The study was conducted at the modern agricultural science and technology demonstration garden of Qingdao Agricultural University, Jiaozhou, Shandong Province, China (150°25’E, 36°13’N). This area is characterized by a warm temperate monsoon climate with an average temperature of 11–14°C and mean annual precipitation of 695 mm. The experimental soil samples were collected on September 25, 2016 from 4 sweet potato fields containing the same sweet potato cultivar (Yan25) that had been continuously cultivated for 1, 2, 3 and 4 years, referred below as y1, y2, y3, and y4, respectively. For each field, the area was 3600 m2 (120 m × 30 m) and three representative subplots within each field, with an area of 100 m2 (10 m × 10 m) were selected for soil collection and estimation of disease incidence and crop yield. The distance between subplots was 20 meters and the distance between subplots and plot edges were at least 10 meters. For each subplot, 15 sweet potato plants were randomly selected for monitoring and soil core samples (20 cm × 2.5 cm) were collected from each plant after carefully removing the sweet potatoes and surface coverings. Fifteen (15) cores were mixed as a single soil sample. All 12 soil samples (4 fields × 3 replicates) were put into sterile plastic bags, placed into ice box, and transported to the laboratory. After passing through a 2 mm sieve, each sample was divided into two subsamples: one portion was air-dried for soil characterization and the remainder was stored at –80°C for DNA analysis. The methods for determination of soil physicochemical parameters, sweet potato yield and disease incidence have previously been described [4], and these data were shown in Tab. S1.

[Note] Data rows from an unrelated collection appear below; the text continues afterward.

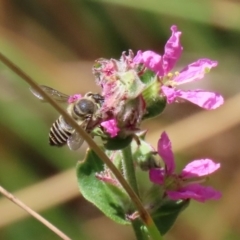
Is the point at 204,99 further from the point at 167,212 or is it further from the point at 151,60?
the point at 167,212

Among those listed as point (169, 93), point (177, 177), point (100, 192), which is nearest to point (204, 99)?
point (169, 93)

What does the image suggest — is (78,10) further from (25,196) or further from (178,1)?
(25,196)

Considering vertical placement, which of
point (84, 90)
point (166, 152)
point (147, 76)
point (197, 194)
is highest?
point (84, 90)

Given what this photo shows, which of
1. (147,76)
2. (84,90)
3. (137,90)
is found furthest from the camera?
(84,90)

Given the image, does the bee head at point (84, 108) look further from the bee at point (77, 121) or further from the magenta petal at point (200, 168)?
the magenta petal at point (200, 168)

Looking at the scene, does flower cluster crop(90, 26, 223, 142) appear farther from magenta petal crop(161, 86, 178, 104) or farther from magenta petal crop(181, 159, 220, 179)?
magenta petal crop(181, 159, 220, 179)

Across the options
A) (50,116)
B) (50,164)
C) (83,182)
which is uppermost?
(50,116)

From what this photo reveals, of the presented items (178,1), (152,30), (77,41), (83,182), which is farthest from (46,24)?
(83,182)
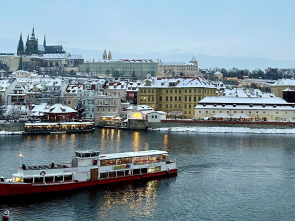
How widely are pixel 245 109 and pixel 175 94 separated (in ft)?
52.2

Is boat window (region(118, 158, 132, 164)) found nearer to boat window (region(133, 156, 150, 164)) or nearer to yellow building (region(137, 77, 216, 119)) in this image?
boat window (region(133, 156, 150, 164))

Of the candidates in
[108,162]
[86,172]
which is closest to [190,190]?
[108,162]

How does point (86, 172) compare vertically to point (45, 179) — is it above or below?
above

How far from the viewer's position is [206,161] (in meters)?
45.6

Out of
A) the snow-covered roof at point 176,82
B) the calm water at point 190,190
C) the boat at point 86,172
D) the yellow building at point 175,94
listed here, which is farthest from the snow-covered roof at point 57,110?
the boat at point 86,172

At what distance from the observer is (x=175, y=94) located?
311 ft

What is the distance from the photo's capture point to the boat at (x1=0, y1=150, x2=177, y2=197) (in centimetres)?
3325

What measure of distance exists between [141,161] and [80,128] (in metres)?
38.3

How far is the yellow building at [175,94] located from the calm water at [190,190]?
3599 centimetres

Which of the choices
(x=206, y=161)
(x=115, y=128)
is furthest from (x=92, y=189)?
(x=115, y=128)

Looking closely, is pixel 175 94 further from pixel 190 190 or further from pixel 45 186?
pixel 45 186

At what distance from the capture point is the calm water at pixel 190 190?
96.4 feet

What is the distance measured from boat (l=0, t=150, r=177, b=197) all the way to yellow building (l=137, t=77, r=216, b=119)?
51888 millimetres

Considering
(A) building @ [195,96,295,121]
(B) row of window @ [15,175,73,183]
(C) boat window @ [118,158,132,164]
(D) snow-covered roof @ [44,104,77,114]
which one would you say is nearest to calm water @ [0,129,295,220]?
(B) row of window @ [15,175,73,183]
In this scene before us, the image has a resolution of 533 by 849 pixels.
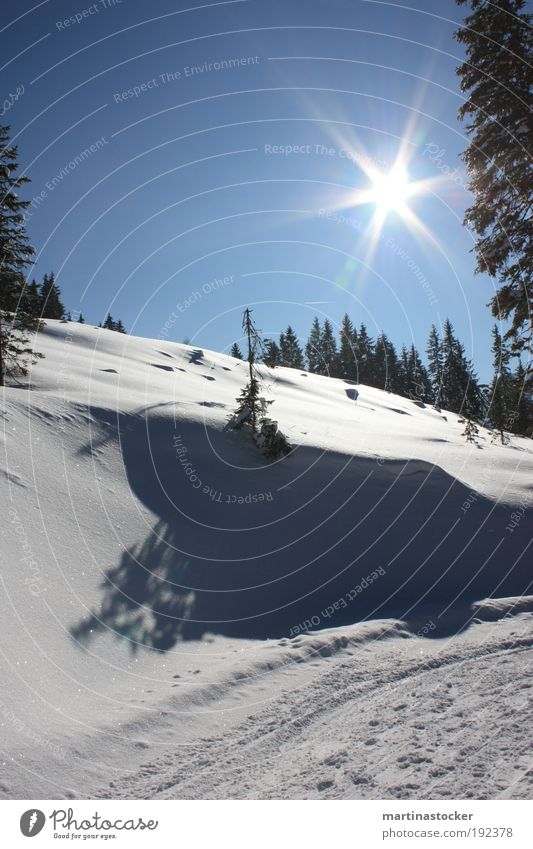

2.2 DNA Extraction, ITS rRNA Gene Amplification, and Miseq Sequencing

For each soil sample, DNA was isolated from 500 mg of soil using the FastDNA Spin kit for soil (MP Biomedicals, Vista, CA, USA) according to the manufacturer’s recommendations. The primer sets of ITS1F (5’-CTTGGTCATTTAGAGGAAGTAA-3’) and ITS2 (5′-GCTGCGTTCTTCATCGATGC-3′) were used to amplify the internal transcribed spacers 1 (ITS1) region [29]. Transposase sequences (5’-TCGTCGGCAGCGTCAGATGTGTA TAAGAGACAG-3’) and (5’-GTCTCGTGGGCTCGGAGATGTGTATAAGAGACAG-3’) were added to the 5’ end of ITS primers, respectively. The PCR reactions contained 12.5 μL 2x KAPA HiFi HotStart Ready Mix (Kapa Biosystems, Woburn, MA, USA), 0.5 μL of each primer (10 μM), and 2.5 μL DNA template (5 ng/μL) with the following cycling conditions: 95°C for 3 min for initial melting; 25 cycles of 95°C for 30 s, 60°C for 30 s, 72°C for 30 s; final extension at 72°C for 10 min. PCR products were purified using the Agencourt Ampure XP beads (Beckman Coulter, Danvers, MA, USA) and used for Miseq sequencing. Paired-end sequencing (2 ×300 bp) was carried out on the Illumina MiSeq platform with MiSeq Reagent Kit v3 (Illumina, San Diego, CA, USA) at the Chinese National Human Genome Center in Shanghai.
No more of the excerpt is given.